Texans and Bengals. A rivalry unlike any other. Greater than Ash and Gary, Michael and Toby, or Jason Compson and Mrs. Quintin, the Texans-Bengals rivalry supersedes all others. So many classic clashes of helmets and carapaces. Battles that will forever be known to all men, passed around and discussed among strangers even outside the esoteric territories where they reside. Tomorrow night is why football is played. It’s the only reason why it exists.
Who am I kidding? Everyone hates these games except for us.
Let’s get on with it.
1.) OFFENSIVE Line Play
I like great offensive line play. I don’t like bad offensive line play. I watch football to see two become one as they press their hips together and plow defenders off the line of scrimmage into their second level counterparts. Beautiful it is to see a guard turn the shoulders of a defensive tackle, get to the second level, and watch the center overtake the block with the help of that first turn of shoulders. Crashing defensive ends passed inside while the offensive tackle waits for the looper...MWAH..perfect. Punches that grab the chest and suffocate the block. That’s what I like. What I don’t like is going to be regurgitated all over the field and broadcast into our pixels tomorrow night.
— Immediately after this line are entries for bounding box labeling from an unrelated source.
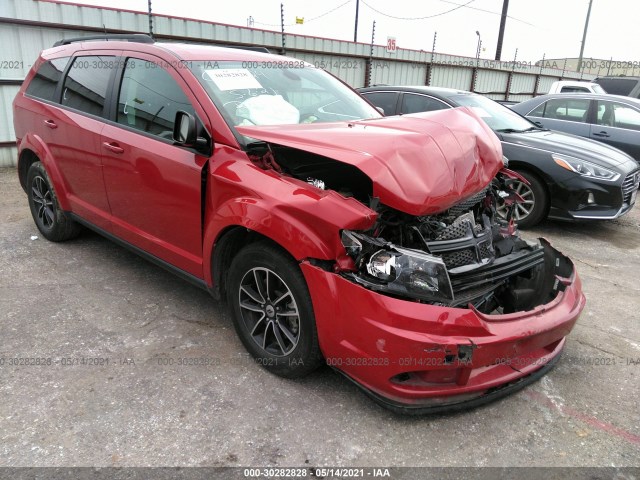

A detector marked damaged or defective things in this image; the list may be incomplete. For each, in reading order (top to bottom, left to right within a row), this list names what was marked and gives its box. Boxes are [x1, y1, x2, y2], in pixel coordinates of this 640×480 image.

damaged red dodge journey [11, 35, 584, 414]
crumpled hood [235, 108, 504, 217]
damaged front end [340, 170, 576, 316]
broken bumper cover [300, 246, 584, 414]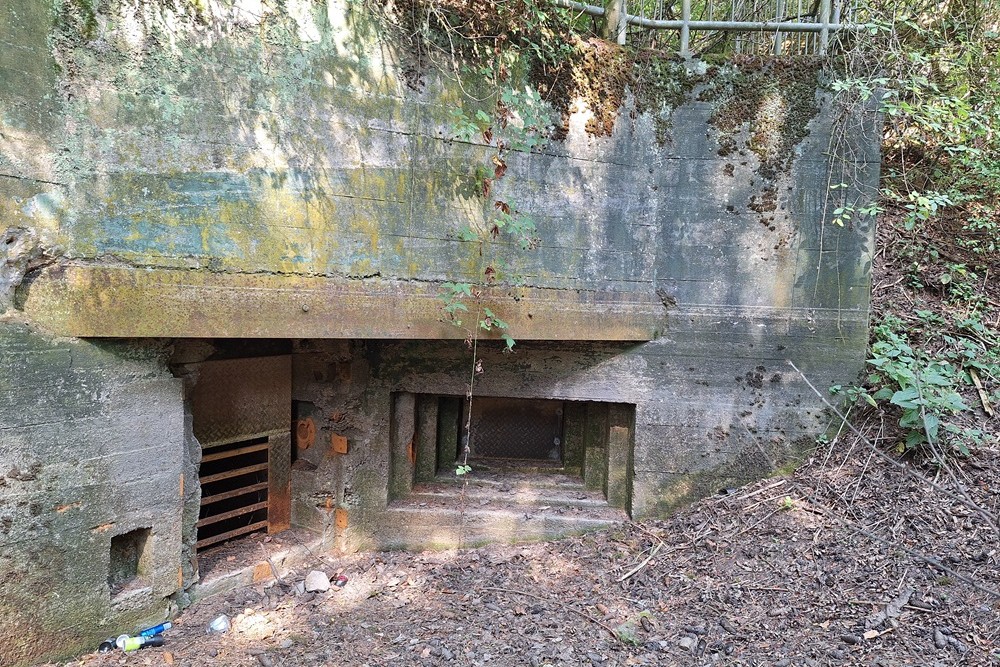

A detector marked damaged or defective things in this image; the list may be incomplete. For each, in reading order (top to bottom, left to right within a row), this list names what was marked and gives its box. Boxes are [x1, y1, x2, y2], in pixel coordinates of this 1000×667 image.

rusty metal grate [466, 400, 568, 462]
Houston gave up ten sacks to Jacksonvillelast week. Together Kendall Lamm, Xavier Su’a-Filo, Nick Martin, Jeff Allen, Greg Mancz, Breno Giacomini, and Chris Clark combined to set offensive line play back to the days of leather helmets and forearm shoving. Malik Jackson and Calias Campbell stomped all over the interior. Yannick Ngakoue slithered around the edge and strip-sacked the quarterback. It was a disaster.
The Texans still haven’t brought back Duane Brown, so the offensive line is still going to be bad. With him gone, they lost their strength—running the ball to the left side—and are going to play two abysmal tackles. With one atrocity on the edge, a team can survive. The quarterback can expect pressure from that area and adjust accordingly. The coach can scheme to keep a running back on that side, slide the protection, or chip with running backs and receivers to help out. Aside from installing max protection, you can’t do that when it’s pouring out of both ends.
The Texans’ offensive line will face a pretty good pass rush. Geno Atkins is still a premier interior rusher. You got Carlos Dunlap, who is an underrated edge rusher, and Michael Johnson, who can also rack up pressures on the outside. This won’t be as fearsome as a Florida jungle cat, but these kitties can still scratch.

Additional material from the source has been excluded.